About a half a block down from the big blue sign is the entrance to the Hamilton Wood Type Museum. The sign is made to look like the handle on a drawer of type. The drawer motif continued to the right and left with faux wood like the front of a large wooden drawer, but I guess they decided it was better not to cover the windows.
Our tour guide was Norb Brylski, a retired Hamilton employee who volunteers at the musem. Norb was one of the last people to be employed making wood type. He and a few others are still doing some commissioned work at the museum.
Half round slabs of rock maple like these are the raw material for what will become wood type. This is the way the wood arrived from the lumber company.
The wood needed to dry for several months before it could be used.
The slabs were planed smooth and to a precise thickness on this machine. After this, they were shellacked and polished to give the wood a smooth hard surface.
For each character, large patterns, many times larger than the final type, were cut out of thin wood on a jigsaw like this.
Some unfinished patterns after they have been cut out. These patterns happen to be for a wood typeface called Carter Latin designed recently by Matthew Carter for the museum.
To complete the process, the patterns are mounted on a block of wood using small nails. These are Hebrew characters from another recent commission.
The actual wood type is cut on a pantographic cutter. The cutting blade spins like a router saw. It’s pneumatic and very loud.
Here is a patter for a capital R mounted on the pantographic cutter.
Here Norb is mounting a wood blank to be cut into a piece of type. (Unfortunately, my camera memory card ran out right after this and I missed getting a shot of the actual cutting. Sorry.)
A finished piece of wood type, about an inch tall. Eagle-eyed type nerds may wonder why it’s not backwards. This is a special right-reading font for making souvenir nameplates and such. Also, this piece is not quite finished. Normally, they would go in with a finer cutting blade to make the inside corners sharper.
Latin Extended.
Gothic Condensed.
A beveled style.
DeVinne.
Some very large (almost a foot tall) Gothic Condensed.
Modified Gothic Condensed.
Coronet (probably a much later addition to the library).
More Coronet.
Aldine Extended.
More Gothic Condensed.
A Clarendon.
Grecian XX Condensed
Various styles.
Egyptian Ornamented.
Some very large ornaments, about six inches tall.
These cut but unfinished pieces of wood type were off in a corner.
As I mentioned, the type cutter is very loud. Ear protection is recommended. Some more of Matthew Carter’s font patterns visible here.
Some big beautiful patterns for a Hebrew font.
A few pieces of Carter Latin and some proofs.
A close up of a flong, a kind of flexible paper mold used in the stereotype process by newspapers to copy a full page of type in order to make curved plates for letterpress printing. (Now you know where the word “stereotype” comes from.)

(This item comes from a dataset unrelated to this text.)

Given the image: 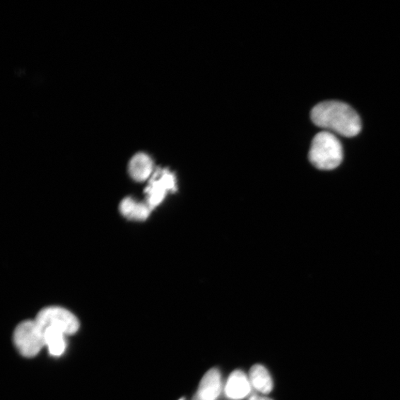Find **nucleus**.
Here are the masks:
<instances>
[{"instance_id":"9b49d317","label":"nucleus","mask_w":400,"mask_h":400,"mask_svg":"<svg viewBox=\"0 0 400 400\" xmlns=\"http://www.w3.org/2000/svg\"><path fill=\"white\" fill-rule=\"evenodd\" d=\"M252 386L258 392L267 394L273 389V382L267 369L261 365H254L249 372Z\"/></svg>"},{"instance_id":"f257e3e1","label":"nucleus","mask_w":400,"mask_h":400,"mask_svg":"<svg viewBox=\"0 0 400 400\" xmlns=\"http://www.w3.org/2000/svg\"><path fill=\"white\" fill-rule=\"evenodd\" d=\"M314 124L346 137L358 135L362 128L358 113L346 103L327 101L317 105L311 112Z\"/></svg>"},{"instance_id":"20e7f679","label":"nucleus","mask_w":400,"mask_h":400,"mask_svg":"<svg viewBox=\"0 0 400 400\" xmlns=\"http://www.w3.org/2000/svg\"><path fill=\"white\" fill-rule=\"evenodd\" d=\"M35 321L42 331L53 328L67 336L78 332L80 328L78 319L69 310L59 306L45 307L38 313Z\"/></svg>"},{"instance_id":"9d476101","label":"nucleus","mask_w":400,"mask_h":400,"mask_svg":"<svg viewBox=\"0 0 400 400\" xmlns=\"http://www.w3.org/2000/svg\"><path fill=\"white\" fill-rule=\"evenodd\" d=\"M45 346L48 347L50 355L59 357L66 348V336L63 331L53 328H48L43 331Z\"/></svg>"},{"instance_id":"423d86ee","label":"nucleus","mask_w":400,"mask_h":400,"mask_svg":"<svg viewBox=\"0 0 400 400\" xmlns=\"http://www.w3.org/2000/svg\"><path fill=\"white\" fill-rule=\"evenodd\" d=\"M155 171L153 160L146 153H136L129 164V173L138 182L149 180Z\"/></svg>"},{"instance_id":"39448f33","label":"nucleus","mask_w":400,"mask_h":400,"mask_svg":"<svg viewBox=\"0 0 400 400\" xmlns=\"http://www.w3.org/2000/svg\"><path fill=\"white\" fill-rule=\"evenodd\" d=\"M177 190V179L167 168L158 167L148 180L145 189L146 203L153 210L159 206L169 192Z\"/></svg>"},{"instance_id":"f8f14e48","label":"nucleus","mask_w":400,"mask_h":400,"mask_svg":"<svg viewBox=\"0 0 400 400\" xmlns=\"http://www.w3.org/2000/svg\"><path fill=\"white\" fill-rule=\"evenodd\" d=\"M248 400H272V399L265 396H259L257 395H254L249 397Z\"/></svg>"},{"instance_id":"ddd939ff","label":"nucleus","mask_w":400,"mask_h":400,"mask_svg":"<svg viewBox=\"0 0 400 400\" xmlns=\"http://www.w3.org/2000/svg\"><path fill=\"white\" fill-rule=\"evenodd\" d=\"M192 400H203L201 398H200L196 394L194 395V396L193 397Z\"/></svg>"},{"instance_id":"f03ea898","label":"nucleus","mask_w":400,"mask_h":400,"mask_svg":"<svg viewBox=\"0 0 400 400\" xmlns=\"http://www.w3.org/2000/svg\"><path fill=\"white\" fill-rule=\"evenodd\" d=\"M309 158L312 164L320 170H333L343 161L342 144L332 133L322 131L312 141Z\"/></svg>"},{"instance_id":"0eeeda50","label":"nucleus","mask_w":400,"mask_h":400,"mask_svg":"<svg viewBox=\"0 0 400 400\" xmlns=\"http://www.w3.org/2000/svg\"><path fill=\"white\" fill-rule=\"evenodd\" d=\"M221 386L220 371L212 368L200 382L196 394L203 400H216L221 392Z\"/></svg>"},{"instance_id":"7ed1b4c3","label":"nucleus","mask_w":400,"mask_h":400,"mask_svg":"<svg viewBox=\"0 0 400 400\" xmlns=\"http://www.w3.org/2000/svg\"><path fill=\"white\" fill-rule=\"evenodd\" d=\"M13 342L23 357L34 358L45 346L44 334L35 320L20 323L13 333Z\"/></svg>"},{"instance_id":"4468645a","label":"nucleus","mask_w":400,"mask_h":400,"mask_svg":"<svg viewBox=\"0 0 400 400\" xmlns=\"http://www.w3.org/2000/svg\"><path fill=\"white\" fill-rule=\"evenodd\" d=\"M180 400H184V398H181Z\"/></svg>"},{"instance_id":"6e6552de","label":"nucleus","mask_w":400,"mask_h":400,"mask_svg":"<svg viewBox=\"0 0 400 400\" xmlns=\"http://www.w3.org/2000/svg\"><path fill=\"white\" fill-rule=\"evenodd\" d=\"M251 386L247 376L241 371H235L228 379L225 394L230 399L240 400L249 394Z\"/></svg>"},{"instance_id":"1a4fd4ad","label":"nucleus","mask_w":400,"mask_h":400,"mask_svg":"<svg viewBox=\"0 0 400 400\" xmlns=\"http://www.w3.org/2000/svg\"><path fill=\"white\" fill-rule=\"evenodd\" d=\"M119 208L126 218L136 221L147 220L152 211L146 202H138L130 196L122 200Z\"/></svg>"}]
</instances>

Hamilton also made the first automatic clothes dryer in the 1950s.
Lying here and there in the museum were pieces of metal type.
Here is the word “CD-ROM” set up in wood type on a proofing press. I thought this was a bit ironic.
If you ever wondered how they made ruled paper in the old days, this is the contraption that was invented to do it.
Along one wall in the museum were the names of benefactors set up in wood type. Tobias Frere-Jones, of Hoefler Frere-Jones Type Foundry, was among them. Unfortunately, they spelled his name wrong.
A dusty Kroy lettering machine from the 1970s sat in a corner. Probably they just used it for making labels on drawers.
Norb Brylski, our tour guide was honored with a hand-drawn portrait.